Opioid Epidemic: The General Assembly budget also provides important funds to help fight the opioid epidemic and treat those with substance abuse disorder. The General Assembly included even more money in the budget (an increase of 13% to $13.6 million) for Community-Based Family Centers than the governor proposed. This funding will go towards home-based visiting models to serve an additional 800 families impacted by substance abuse disorder and a rate increase for services provided by these centers.

Workforce Development: The General Assembly also supported one of Governor Wolf’s priorities, to increase funding for Career and Technical Education (CTE) and workforce development more generally. CTE, part of the Department of Education, has not seen a funding increase in the last ten years. The General Assembly budget will increase funding by $30 million to a total of $92 million. This falls short of the governor’s proposal of a $50 million increase, but it is still significant.

The General Assembly plan also increases funding for industry partnership and apprenticeship. Industry partnerships would see an increase of $3 million, which is a 166% increase from last year. This is the first year that apprenticeship will be funded at $7 million. This funding will go towards growing the Pennsylvania Office of Apprenticeship, set up in 2016, in order to expand apprenticeship into new industries across the state.

Environmental Protection: The General Assembly plan provides an additional $6.8 million to $153 million, an increase of 4.7%. This is not as much as the governor’s proposed increase of 5.5%, mainly due to the General Assembly's rejection of the governor’s proposal to increase funding for the Ohio River Valley Watershed Sanitation Commission, the Delaware River Basin Commission, and the Interstate Commission on the Potomac River, which will remain flat funded from last year. The additional investment in the Department of Environmental Protection will allow, as the governor had hoped, the hiring of 35 new DEP staff to help monitor air quality in natural gas drilling areas, review sewage expansion requests, and oversee high-hazard dams.

One-Time Revenues and Other Budget Concerns: As we mentioned above, the 2018-2019 budget, like most budgets in the last decades, relies far too much on one-time or other revenues that will not be available next year.
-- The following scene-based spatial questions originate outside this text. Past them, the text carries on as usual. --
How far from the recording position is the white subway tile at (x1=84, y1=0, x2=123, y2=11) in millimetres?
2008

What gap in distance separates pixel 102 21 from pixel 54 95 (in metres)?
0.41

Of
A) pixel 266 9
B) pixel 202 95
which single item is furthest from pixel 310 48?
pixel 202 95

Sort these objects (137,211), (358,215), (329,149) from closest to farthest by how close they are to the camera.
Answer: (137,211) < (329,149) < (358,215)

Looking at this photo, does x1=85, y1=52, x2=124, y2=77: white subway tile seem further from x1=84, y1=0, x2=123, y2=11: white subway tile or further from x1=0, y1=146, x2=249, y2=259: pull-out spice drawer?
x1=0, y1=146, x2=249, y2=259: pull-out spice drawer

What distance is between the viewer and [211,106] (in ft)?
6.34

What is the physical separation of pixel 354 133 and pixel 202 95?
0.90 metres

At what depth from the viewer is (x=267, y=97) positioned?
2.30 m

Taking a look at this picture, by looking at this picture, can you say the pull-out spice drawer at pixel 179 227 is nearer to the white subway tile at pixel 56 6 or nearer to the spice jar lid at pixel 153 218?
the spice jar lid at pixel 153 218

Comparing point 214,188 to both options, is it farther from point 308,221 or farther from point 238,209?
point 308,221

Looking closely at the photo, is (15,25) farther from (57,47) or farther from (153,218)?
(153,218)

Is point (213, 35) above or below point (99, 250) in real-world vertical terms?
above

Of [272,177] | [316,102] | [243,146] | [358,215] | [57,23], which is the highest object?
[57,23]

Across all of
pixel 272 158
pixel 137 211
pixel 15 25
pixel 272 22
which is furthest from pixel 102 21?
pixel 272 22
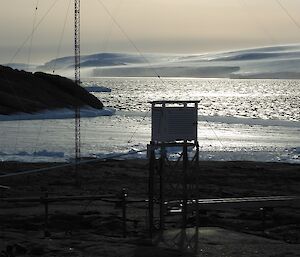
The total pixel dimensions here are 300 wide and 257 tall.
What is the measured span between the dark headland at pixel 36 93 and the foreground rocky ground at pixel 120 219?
42750mm

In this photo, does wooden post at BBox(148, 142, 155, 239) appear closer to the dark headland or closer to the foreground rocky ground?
the foreground rocky ground

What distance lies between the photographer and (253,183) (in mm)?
30109

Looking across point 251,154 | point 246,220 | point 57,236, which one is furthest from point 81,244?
point 251,154

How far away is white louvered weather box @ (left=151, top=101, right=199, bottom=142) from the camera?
17453 millimetres

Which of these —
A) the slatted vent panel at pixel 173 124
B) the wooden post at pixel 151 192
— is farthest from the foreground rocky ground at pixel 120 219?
the slatted vent panel at pixel 173 124

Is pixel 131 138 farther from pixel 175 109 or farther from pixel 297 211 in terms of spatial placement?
pixel 175 109

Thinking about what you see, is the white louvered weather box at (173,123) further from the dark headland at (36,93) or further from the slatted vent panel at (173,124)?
the dark headland at (36,93)

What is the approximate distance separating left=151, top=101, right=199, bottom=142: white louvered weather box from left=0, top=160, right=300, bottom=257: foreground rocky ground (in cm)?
224

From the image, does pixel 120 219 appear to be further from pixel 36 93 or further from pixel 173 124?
pixel 36 93

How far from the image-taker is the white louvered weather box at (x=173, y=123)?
1745 centimetres

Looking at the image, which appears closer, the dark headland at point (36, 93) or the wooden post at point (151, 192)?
the wooden post at point (151, 192)

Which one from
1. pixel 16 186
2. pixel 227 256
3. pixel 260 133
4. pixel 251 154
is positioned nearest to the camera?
pixel 227 256

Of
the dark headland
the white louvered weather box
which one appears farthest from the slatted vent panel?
the dark headland

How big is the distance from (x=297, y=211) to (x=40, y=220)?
26.9ft
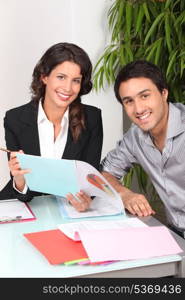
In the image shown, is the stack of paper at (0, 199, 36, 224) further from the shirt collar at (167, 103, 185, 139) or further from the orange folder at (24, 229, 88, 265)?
the shirt collar at (167, 103, 185, 139)

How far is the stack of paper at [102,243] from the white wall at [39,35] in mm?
1934

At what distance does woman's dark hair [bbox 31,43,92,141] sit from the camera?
2018mm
Spending of $130 million for PlanCon will be covered by debt rather than a general fund appropriate. Child care spending will be covered by $66 million in federal funds that may not be available next year. The budget relies on funds from the settlement the Attorney General has reached in regard to back tobacco settlement funds. It is not clear whether, and for how long, these funds will be available in the future. The budget again assumes that a transfer of $200 million from the JUA medical malpractice fund will take place, although the courts have ruled against it so far. The budget relies on a change in the timing of monthly payments to Medicaid managed care organizations that saves $120 million for one year and $351.7 million from the gross receipts tax on Medicaid managed care organizations, a tax that, in accordance with federal rules, will be ended. In addition, 2019-2020 debt service payments on the securitization of tobacco settlement funds will begin, reducing the amount available for the General Fund by $115 million. We also have some concerns about whether actual caseloads for Medical Assistance will be higher than projected in the budget.